Und dann ändern sich Orte. An einem Morgen Vollsperrung: Polizei und Krankenwagen – ein Rettungshubschrauber hebt gerade ab. Quer über der Fahrbahn steht ein LKW, ein geschrottetes Fahrrad liegt daneben. Instinktiv weiß ich: Hier ist etwas Schreckliches passiert. Diese Kombination kann man nicht überleben. Wenig später dann Gewissheit. Nur 1 h vorher ist ein Mensch hier auf diesem Weg zur Arbeit um‘s Leben gekommen. Eine Radfahrerin durch einen Linksabbieger. LKW gegen Mensch. Keine Chance. Ein Kollege von mir wurde Zeuge des Unfalls. Wir alle sind geschockt. Ein paar Sekunden, die alles verändern.
Die Angst davor kennt jeder in einer Riesenstadt wie Berlin, wo so viele Menschen jeden Tag unterwegs sind zu Fuß, mit dem Auto, mit der Bahn oder dem Roller.
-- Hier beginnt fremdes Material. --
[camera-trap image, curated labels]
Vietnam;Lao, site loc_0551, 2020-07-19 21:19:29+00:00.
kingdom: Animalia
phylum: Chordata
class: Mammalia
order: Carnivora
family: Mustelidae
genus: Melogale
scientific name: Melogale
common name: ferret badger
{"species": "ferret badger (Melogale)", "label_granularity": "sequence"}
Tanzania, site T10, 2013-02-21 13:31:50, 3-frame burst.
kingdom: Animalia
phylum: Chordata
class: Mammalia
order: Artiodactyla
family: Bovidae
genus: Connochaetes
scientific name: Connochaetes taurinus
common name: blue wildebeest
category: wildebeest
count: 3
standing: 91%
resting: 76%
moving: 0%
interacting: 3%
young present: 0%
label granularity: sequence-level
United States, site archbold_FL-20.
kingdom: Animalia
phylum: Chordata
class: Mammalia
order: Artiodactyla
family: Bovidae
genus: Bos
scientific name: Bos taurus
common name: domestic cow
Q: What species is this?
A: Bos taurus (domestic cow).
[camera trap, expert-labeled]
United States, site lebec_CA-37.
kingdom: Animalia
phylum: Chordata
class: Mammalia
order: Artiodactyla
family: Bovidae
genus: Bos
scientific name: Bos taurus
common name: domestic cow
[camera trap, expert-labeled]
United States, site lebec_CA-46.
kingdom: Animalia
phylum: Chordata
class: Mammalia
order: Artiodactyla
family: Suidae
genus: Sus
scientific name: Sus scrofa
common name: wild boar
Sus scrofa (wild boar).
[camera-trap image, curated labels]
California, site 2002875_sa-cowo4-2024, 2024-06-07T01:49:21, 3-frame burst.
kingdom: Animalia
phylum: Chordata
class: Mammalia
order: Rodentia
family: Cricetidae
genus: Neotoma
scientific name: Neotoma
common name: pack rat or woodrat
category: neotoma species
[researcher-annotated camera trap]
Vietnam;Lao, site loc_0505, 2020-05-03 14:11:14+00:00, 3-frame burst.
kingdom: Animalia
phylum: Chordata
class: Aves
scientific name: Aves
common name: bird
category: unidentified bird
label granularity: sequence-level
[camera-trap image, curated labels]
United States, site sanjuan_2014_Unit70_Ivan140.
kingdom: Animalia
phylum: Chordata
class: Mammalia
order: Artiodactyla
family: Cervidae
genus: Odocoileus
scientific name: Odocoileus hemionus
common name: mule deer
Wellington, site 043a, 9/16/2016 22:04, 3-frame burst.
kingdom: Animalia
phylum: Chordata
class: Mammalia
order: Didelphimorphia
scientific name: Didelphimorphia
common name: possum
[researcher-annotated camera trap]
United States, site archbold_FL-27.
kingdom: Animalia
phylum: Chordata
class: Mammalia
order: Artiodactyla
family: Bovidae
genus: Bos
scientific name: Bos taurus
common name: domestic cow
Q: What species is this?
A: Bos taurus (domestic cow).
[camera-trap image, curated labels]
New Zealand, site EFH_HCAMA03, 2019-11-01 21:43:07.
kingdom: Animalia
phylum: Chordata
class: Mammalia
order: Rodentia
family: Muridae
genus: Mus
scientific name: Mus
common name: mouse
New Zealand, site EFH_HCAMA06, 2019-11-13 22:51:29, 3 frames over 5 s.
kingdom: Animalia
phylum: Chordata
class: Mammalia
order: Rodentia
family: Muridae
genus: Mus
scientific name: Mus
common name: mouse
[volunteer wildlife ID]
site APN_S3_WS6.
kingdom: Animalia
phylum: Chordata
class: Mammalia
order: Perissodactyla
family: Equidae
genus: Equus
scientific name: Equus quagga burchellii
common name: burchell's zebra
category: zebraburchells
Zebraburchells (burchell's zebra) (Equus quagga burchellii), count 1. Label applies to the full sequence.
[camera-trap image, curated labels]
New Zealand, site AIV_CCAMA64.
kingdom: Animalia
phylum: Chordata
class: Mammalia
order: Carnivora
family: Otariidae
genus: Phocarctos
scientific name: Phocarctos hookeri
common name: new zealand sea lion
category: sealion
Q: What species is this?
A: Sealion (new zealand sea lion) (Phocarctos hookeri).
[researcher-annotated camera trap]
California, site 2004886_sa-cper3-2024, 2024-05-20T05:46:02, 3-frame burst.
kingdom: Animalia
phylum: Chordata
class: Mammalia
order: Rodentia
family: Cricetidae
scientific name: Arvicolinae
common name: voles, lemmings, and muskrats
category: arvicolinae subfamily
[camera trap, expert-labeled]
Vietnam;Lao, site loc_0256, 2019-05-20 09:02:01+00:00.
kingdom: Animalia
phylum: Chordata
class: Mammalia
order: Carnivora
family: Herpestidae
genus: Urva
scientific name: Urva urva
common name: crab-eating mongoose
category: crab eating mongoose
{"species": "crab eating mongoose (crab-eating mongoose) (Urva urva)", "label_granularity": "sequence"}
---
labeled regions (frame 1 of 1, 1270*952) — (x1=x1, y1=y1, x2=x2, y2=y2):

Fast immer in Hektik. Meistens passiert nichts. Oft haben wir einen Schutzengel. Manchmal nicht. Was für ein Leben steht hinter dem Opfer? Was geschieht mit den Angehörigen? Jetzt erinnert ein weißes Fahrrad an die Frau erinnert, die hier an diesem Ort ihr Leben verlor. Sie war Orchestermusikerin, spielte Posaune, sie war 55. Mehr weiß ich nicht. Der Verkehr fließt weiter wie immer. Eine Radspur gibt es mittlerweile – immerhin.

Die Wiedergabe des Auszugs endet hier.